Not that we wish to make light of things. Feeling alone during the holidays creates something of a paradox. On one hand, we might know intuitively that countless others feel the same way. But on the other hand, this knowledge does little to ameliorate our sense of isolation. When we feel this way, relapse seems like a rather forgivable peccadillo. We know that, even if we go off the deep end, people all around the world will be picking up 24-hour chips on January 1st. Why shouldn’t we count ourselves among them? The answer is simple—because there’s simply no need to hurt ourselves that way.

Once the holidays end, we’ll find ourselves at the start of a new year. And if we know that we struggle with addiction, we can choose to start this year on a positive note.
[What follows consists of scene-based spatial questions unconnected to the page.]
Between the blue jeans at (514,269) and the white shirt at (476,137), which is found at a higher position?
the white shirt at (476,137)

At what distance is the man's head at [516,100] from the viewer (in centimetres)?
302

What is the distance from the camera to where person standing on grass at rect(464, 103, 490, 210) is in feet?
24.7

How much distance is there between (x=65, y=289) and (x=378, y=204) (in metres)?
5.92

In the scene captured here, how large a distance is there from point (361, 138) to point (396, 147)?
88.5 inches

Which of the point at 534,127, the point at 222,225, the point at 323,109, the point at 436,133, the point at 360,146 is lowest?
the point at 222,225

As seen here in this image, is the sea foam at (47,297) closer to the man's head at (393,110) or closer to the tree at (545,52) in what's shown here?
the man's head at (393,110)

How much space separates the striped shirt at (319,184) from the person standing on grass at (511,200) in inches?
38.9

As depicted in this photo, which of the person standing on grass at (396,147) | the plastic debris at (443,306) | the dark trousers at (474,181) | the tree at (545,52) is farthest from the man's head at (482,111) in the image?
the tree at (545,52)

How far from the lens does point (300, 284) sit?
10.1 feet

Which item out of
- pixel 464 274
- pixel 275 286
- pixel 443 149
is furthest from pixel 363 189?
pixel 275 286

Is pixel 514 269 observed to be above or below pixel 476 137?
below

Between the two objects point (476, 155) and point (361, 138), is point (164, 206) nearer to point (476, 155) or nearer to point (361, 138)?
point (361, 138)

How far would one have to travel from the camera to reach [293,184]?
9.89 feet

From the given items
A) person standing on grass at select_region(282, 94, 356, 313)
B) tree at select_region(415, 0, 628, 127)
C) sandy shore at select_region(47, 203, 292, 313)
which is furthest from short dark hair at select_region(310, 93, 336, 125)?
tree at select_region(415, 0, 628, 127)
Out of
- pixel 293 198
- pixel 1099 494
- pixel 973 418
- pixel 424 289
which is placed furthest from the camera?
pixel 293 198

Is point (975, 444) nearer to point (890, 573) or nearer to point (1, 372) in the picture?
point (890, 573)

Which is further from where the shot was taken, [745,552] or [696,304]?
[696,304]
Many consider New Year’s a symbol of rebirth. In that spirit, we make it easy for ourselves to slip because we feel as if we can just start over. Instead, we should look at New Year’s as a time of continued growth. We don’t make resolutions in order to become new people, but rather to grow and improve upon the people we already are. And if you’re reading this article, then you already know on some level that you are a good person. Otherwise, you wouldn’t care so much about staying sober and protecting those you love from the harm of seeing you relapse.

If you can demonstrate patience and take things one day at a time, then in time you will learn to see your true strength. And even though our mental obsession may peak around the holidays, it too will pass. So don’t lose hope. If you’re truly worried about your progress, and growing impatient at the thought that progress may never come, do yourself a favor—start your New Year’s resolutions now. Write down ways in which you’d like to see yourself grow over the next year. And instead of waiting for January to arrive, start working on those resolutions now. Because while the holidays will end in time, the disease stays with us. If we don’t address this, our families may wind up associating the holidays with the loss of a loved one. We must do everything we can to avoid resigning those we love to such a fate.